#### Qué se pide:
#1 En el fragmento sobre S., ¿cómo tiene S. el umbral de frustración, según su profesora?
#2 Devuelve tal cual, del fragmento sobre S., el tramo desde "He tenido a" hasta "profesora con elegancia.".
#3 Retoma, por favor, el fragmento sobre S. y continúalo a partir de su última frase.

#### Fragmento:
He tenido a S. en mi grupo de juegos matemáticos en el cole. No soy un experto en educación infantil ni en sicología, pero ella vive en un mundo distinto. Juega con nosotros, pero se esfuma enseguida, tengo que animarla, al final acaba tirando el dado y yo muevo su ficha. Cuando hay que anotar números o algo, ella ocupa su papel con dibujos y garabatos. Escribe unas letras que parecen hebreas, muy similares, como si repitiera el mismo motivo una y otra vez. El primer día cogió un berrinche porque no jugamos al juego que ella quería. Estuvo todo el tiempo llorando, tirada en el suelo, hasta que le soltó una patada a un niño. Tiene el umbral de frustración muy bajo, como dice su profesora con elegancia.

#### Datos proporcionados:
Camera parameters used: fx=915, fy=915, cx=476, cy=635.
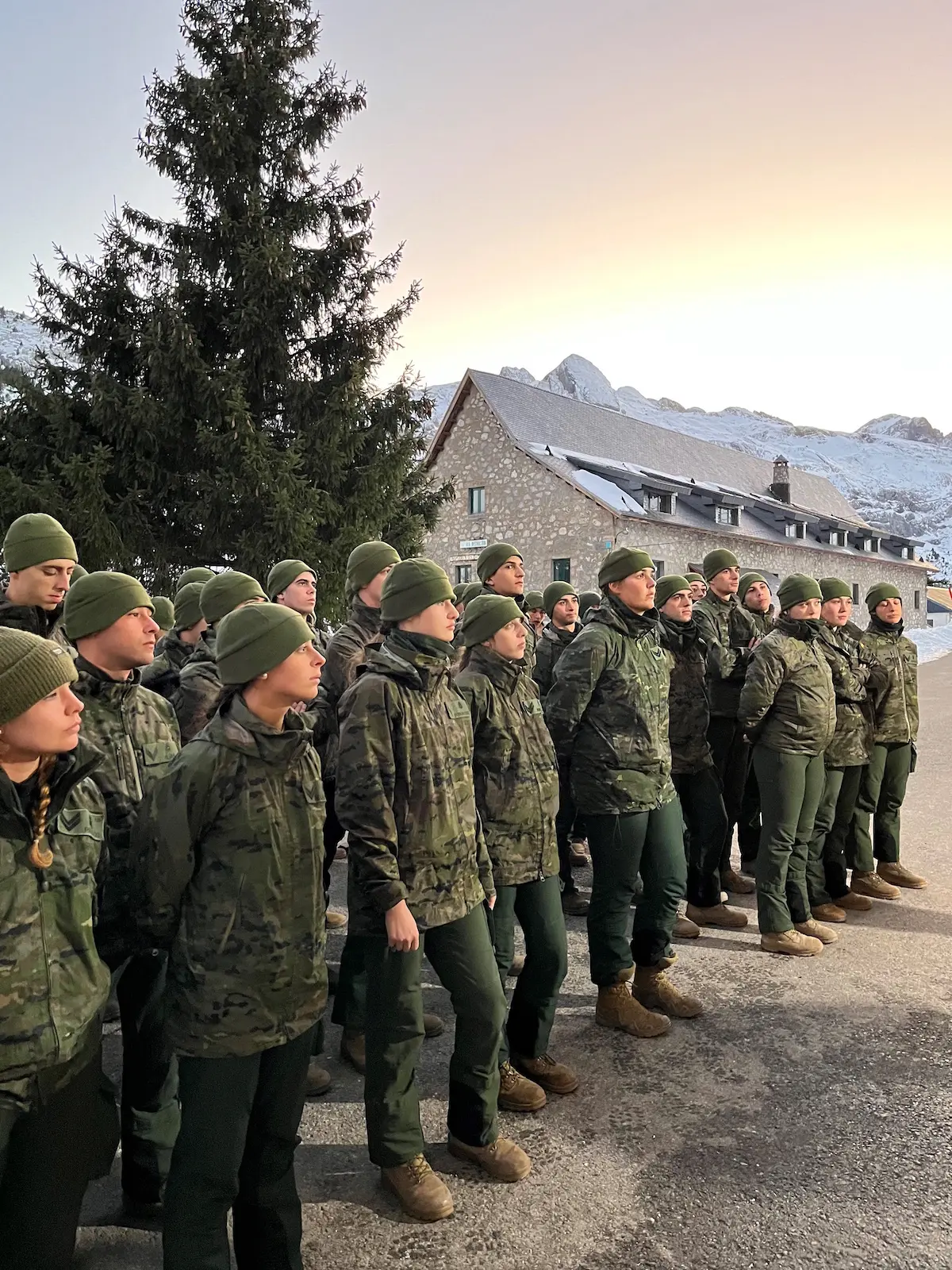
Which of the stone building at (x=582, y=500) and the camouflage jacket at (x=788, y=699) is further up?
the stone building at (x=582, y=500)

#### Respuestas esperadas:
#1 Muy bajo.

#2
He tenido a S. en mi grupo de juegos matemáticos en el cole. No soy un experto en educación infantil ni en sicología, pero ella vive en un mundo distinto. Juega con nosotros, pero se esfuma enseguida, tengo que animarla, al final acaba tirando el dado y yo muevo su ficha. Cuando hay que anotar números o algo, ella ocupa su papel con dibujos y garabatos. Escribe unas letras que parecen hebreas, muy similares, como si repitiera el mismo motivo una y otra vez. El primer día cogió un berrinche porque no jugamos al juego que ella quería. Estuvo todo el tiempo llorando, tirada en el suelo, hasta que le soltó una patada a un niño. Tiene el umbral de frustración muy bajo, como dice su profesora con elegancia.

#3
Pega. El año pasado era peor, era el pequeño terror de su clase. Este año está más moderada, pero tiene su genio. La llegada de otros elementos aún más marginales que ella la ha dejado en un segundo plano. Yo esperaba encontrarme con una niña violenta, y me he encontrado con un pequeña ida, en un mundo aparte. Es muy cariñosa conmigo, y me abraza cuando me ve, desde el día en que la vimos en un parque y estuvimos jugando con ella, haciendo el ganso. Los niños adoran ver a los adultos hacer el bobo. Después de un rato preguntándome dónde estaban su padres, los encontramos, a buena distancia del parque, con unos amigos, unas cervezas. Su madre está esquelética, el padre siempre tiene la cara roja, con las huellas inconfundibles de excesos, de decadencias. Quién sabe qué ha visto esta niña.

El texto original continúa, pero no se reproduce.